Nach dem jüngsten Vorschlag von Bundesfinanzminister Olaf Scholz zur Reform der Grundsteuer sollte Ende April eigentlich der entsprechende Gesetzentwurf zur Neuregelung der Grundsteuer vom Bundeskabinett beschlossen werden. Daraus ist nichts geworden, da es noch immer keine Einigung zwischen Bund und Ländern gibt. Nun will Bundesfinanzminister Olaf Scholz Juristen einbinden, um verfassungsrechtliche Bedenken auszuräumen.

Laut Medienberichten hat das Bundeskanzleramt den Gesetzentwurf von Bundesfinanzminister Olaf Scholz zur Neuregelung der Grundsteuer gestoppt. Er werde demnach vorerst nicht in die Ressortabstimmung gehen. Bevor das Bundeskabinett sich mit einem Gesetzentwurf befassen wird, müsse eine Einigung mit den Bundesländern, insbesondere mit Bayern, erreicht werden. Am 10. Mai solle es deshalb ein Treffen zwischen Bundesfinanzminister Scholz sowie den Finanzministern von Bayern, Hessen und Rheinland-Pfalz geben. Das Bundesfinanzministerium hat diese Berichte am Donnerstag dementiert. Ein Treffen mit Experten und den Ministern sei aber für Freitag, den 10. Mai geplant. Besonders umstritten ist die von Bayern geforderte Öffnungsklausel für die Bundesländer, die ihnen eigene Regelungen zur Grundsteuerberechnung ermöglichen würde (» der DDIV berichtete). Die SPD lehnt eine Öffnungsklausel ab, Bundesminister Scholz hat aber vor Ostern erklärt, die verfassungsrechtlichen Möglichkeiten prüfen zu wollen. An dem Treffen am Freitag sollen deshalb auch Verfassungsrechtler teilnehmen.

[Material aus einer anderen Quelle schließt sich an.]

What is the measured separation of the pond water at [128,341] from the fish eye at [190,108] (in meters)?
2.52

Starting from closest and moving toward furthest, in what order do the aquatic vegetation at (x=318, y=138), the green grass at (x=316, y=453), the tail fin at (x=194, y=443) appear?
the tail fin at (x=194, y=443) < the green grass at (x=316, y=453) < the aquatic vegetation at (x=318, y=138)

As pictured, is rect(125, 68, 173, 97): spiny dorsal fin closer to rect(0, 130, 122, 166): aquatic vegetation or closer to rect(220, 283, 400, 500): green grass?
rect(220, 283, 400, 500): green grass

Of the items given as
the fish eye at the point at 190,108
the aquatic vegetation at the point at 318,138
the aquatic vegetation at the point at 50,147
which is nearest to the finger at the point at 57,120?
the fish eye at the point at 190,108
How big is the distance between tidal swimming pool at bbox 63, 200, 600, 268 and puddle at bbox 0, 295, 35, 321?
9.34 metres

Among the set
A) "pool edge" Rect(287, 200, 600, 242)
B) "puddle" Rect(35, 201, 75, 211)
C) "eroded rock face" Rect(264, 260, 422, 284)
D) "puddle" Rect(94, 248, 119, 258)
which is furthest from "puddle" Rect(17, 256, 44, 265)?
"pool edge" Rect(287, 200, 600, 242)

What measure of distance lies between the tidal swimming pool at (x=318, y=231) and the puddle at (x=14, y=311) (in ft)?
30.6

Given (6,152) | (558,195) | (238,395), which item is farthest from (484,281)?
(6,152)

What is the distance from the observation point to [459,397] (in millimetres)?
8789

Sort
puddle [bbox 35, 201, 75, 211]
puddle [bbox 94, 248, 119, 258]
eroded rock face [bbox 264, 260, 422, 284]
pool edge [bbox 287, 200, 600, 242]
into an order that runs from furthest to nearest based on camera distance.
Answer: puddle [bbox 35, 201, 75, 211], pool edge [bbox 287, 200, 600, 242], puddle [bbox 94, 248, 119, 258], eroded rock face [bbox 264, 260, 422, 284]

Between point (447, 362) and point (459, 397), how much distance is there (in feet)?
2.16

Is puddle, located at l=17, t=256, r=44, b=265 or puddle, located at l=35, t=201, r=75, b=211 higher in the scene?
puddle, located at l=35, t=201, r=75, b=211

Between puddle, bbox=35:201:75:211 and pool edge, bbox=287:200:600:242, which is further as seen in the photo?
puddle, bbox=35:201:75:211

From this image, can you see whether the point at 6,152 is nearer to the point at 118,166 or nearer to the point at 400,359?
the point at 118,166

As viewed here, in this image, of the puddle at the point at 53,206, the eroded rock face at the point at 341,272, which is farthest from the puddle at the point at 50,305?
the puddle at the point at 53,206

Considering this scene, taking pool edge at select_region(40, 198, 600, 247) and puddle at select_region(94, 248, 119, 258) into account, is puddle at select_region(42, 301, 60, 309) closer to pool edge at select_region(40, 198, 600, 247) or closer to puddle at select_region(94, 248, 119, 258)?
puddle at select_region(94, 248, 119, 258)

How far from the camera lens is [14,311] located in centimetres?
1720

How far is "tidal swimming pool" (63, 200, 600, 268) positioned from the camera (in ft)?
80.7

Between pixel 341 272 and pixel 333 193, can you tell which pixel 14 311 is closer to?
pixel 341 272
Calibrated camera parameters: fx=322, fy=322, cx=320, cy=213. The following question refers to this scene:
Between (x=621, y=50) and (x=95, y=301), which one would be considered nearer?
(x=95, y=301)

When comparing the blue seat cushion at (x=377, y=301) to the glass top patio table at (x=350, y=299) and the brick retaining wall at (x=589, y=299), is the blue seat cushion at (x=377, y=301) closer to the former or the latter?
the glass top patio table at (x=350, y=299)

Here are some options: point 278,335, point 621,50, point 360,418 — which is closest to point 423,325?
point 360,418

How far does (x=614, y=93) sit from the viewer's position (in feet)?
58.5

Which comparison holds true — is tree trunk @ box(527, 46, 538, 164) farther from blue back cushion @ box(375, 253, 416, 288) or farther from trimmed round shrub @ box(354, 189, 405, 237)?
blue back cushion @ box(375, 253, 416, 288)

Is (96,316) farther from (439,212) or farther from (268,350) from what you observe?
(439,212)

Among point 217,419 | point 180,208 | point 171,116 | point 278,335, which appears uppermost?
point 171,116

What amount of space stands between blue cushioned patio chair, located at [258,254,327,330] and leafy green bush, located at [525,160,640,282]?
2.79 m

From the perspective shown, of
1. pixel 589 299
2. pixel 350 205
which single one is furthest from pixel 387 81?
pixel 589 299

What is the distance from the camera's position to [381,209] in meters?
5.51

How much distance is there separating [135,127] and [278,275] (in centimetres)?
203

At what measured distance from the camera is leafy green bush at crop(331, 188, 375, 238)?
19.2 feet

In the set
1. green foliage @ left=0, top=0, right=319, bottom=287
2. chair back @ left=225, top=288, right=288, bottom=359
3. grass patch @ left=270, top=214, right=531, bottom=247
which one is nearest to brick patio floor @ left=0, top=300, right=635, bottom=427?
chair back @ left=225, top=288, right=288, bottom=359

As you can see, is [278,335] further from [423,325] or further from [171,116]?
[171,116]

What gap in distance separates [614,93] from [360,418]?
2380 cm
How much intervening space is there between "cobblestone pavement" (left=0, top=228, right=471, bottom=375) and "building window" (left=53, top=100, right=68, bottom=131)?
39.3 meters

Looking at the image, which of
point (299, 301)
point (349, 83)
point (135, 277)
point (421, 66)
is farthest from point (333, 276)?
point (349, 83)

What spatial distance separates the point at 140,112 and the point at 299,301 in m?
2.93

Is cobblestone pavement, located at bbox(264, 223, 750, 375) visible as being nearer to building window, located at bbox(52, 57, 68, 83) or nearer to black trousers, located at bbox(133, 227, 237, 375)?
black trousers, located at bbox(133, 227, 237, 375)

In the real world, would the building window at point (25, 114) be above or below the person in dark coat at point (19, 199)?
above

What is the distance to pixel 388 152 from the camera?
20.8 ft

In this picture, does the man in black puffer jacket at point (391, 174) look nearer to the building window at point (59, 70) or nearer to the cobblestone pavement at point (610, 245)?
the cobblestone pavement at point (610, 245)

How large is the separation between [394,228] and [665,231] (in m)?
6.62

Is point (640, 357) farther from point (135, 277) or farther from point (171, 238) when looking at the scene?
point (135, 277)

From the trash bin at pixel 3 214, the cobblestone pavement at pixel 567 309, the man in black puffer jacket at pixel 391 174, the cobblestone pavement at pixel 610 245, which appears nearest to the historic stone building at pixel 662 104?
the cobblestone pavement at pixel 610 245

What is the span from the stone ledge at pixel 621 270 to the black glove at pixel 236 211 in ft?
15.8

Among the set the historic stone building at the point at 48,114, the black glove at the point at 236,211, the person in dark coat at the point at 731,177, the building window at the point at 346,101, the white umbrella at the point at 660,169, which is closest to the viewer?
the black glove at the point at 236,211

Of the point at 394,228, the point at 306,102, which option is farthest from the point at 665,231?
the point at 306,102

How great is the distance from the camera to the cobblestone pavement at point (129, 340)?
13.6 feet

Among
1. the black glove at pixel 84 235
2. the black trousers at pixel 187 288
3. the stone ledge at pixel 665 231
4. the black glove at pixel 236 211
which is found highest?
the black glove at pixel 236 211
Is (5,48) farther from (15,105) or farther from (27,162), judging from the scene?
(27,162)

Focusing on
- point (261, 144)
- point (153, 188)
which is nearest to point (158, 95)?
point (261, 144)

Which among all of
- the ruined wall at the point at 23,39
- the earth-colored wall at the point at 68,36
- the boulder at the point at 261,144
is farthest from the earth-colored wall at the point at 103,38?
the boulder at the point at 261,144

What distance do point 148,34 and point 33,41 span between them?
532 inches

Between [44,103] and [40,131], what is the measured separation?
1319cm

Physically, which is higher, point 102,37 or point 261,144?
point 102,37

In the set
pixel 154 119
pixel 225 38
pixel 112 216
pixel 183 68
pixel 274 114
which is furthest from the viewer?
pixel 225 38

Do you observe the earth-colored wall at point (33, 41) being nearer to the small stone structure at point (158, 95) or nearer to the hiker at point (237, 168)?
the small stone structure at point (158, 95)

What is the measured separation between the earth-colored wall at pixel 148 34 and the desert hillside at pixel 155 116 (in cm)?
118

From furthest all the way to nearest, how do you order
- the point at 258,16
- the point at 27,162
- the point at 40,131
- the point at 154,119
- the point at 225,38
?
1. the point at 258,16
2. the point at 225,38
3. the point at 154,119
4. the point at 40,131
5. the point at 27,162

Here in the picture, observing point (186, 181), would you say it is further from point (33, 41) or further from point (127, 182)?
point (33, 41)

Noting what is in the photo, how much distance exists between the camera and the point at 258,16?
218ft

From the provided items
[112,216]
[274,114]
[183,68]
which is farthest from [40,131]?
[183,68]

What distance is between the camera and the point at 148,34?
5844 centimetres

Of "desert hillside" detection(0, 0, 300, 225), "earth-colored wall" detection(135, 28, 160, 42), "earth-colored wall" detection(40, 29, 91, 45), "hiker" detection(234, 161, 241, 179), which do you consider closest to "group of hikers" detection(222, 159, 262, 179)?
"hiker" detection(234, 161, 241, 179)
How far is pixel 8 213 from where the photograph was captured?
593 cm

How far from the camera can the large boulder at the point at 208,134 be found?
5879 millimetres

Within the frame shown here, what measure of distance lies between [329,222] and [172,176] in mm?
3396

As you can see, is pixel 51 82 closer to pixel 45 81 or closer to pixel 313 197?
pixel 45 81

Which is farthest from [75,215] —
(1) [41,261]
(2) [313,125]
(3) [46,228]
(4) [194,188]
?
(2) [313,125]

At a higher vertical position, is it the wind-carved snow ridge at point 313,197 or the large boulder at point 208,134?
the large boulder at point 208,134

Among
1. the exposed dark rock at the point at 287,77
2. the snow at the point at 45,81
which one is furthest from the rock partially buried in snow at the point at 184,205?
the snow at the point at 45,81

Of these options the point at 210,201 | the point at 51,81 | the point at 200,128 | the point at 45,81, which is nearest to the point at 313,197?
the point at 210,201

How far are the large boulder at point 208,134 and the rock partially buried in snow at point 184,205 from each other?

Ein weiterer Punkt, der immer wieder Diskussionen aufwirft, ist die aufkommensneutrale Ausgestaltung der Grundsteuerneuregelung. Jüngste Berichterstattungen unter anderem in der Frankfurter Allgemeinen Zeitung und im Spiegel haben für einigen Wirbel wegen der zukünftigen Steuerhöhe gesorgt. Die Medien berichten von exorbitanten Grundsteuererhöhungen. Der Deutsche Städtetag wie auch Bundesfinanzminister Scholz weisen die Spekulationen über derartige Steigerungen zurück. Verena Göppert, stellv. Hauptgeschäftsführerin des Deutschen Städtetages, erklärt, dass die Kommunen ihre Hebesätze so verändern würden, dass etwa die heutigen Einnahmen erreicht würden und bestätigt damit die früheren Aussagen von Olaf Scholz.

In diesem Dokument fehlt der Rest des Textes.